If you feel like you're being inundated with polls and surveys regarding your thoughts on the upcoming Federal Election, you're not alone. I wrote about a call we received at my house last month that offered numerous choices for the Liberal and NDP fields, as well as a singular potential Conservative candidate. I'm not sure what informs these surveys, how they come up with some of the names they offer, but a couple of new ones have floated to the surface courtesy of a new poll I answered last night.
The poll came from McAllister Opinion Research, who I had never heard of before, but they must be real because they have a website. Aside from the usual questions about feelings on party leaders, and whether my intention was to vote this year, the poll-taker then asked my opinion on three people and phrased them as potential Member of Parliament candidates.
The first was Tom King, noted author and professor who ran for the NDP Guelph in 2008. Might he be considering a second run? The following name was Lloyd Longfield, who's already thrown his hat into the ring to be named the Liberal nominee and is currently the presumptive frontrunner for the duty.

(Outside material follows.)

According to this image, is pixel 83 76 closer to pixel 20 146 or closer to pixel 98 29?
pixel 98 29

The third name was one that might be unfamiliar, Gord Miller. Miller has been the Environmental Commissioner for Ontario for 15 years, and is reaching the end of his third five-year term. Perhaps he's considering a lateral move from the civil service to elected government. There was some controversy when then-Premier Mike Harris appointed Miller in 1999 considering that Miller was once a federal and provincial Tory candidate, and at the time was the president of the
federal Conservative riding association in Nipissing, Harris' home riding. That raises an interesting question though, if Miller is running, who would he run for?
You see, as Environmental Commissioner, Miller has been lending his support to the Liberal government's green energy strategy and the development of wind turbines, which, to a certain segment of the population, has made him a co-conspirator in what's supposedly one of the biggest ongoing boondoggles of the Dalton McGuinty/Kathleen Wynne governments. It seems unlikely that with those bonafides he'd get nominated to represent the Conservative Party of Canada. Could the Green Party be an option?
As for Miller's Guelph connection, it turns out that he did both his undergraduate and graduate work here at the University of Guelph. So might this be a homecoming for Miller, or is this another lark on the part of bored pollsters and strategists? Time will tell.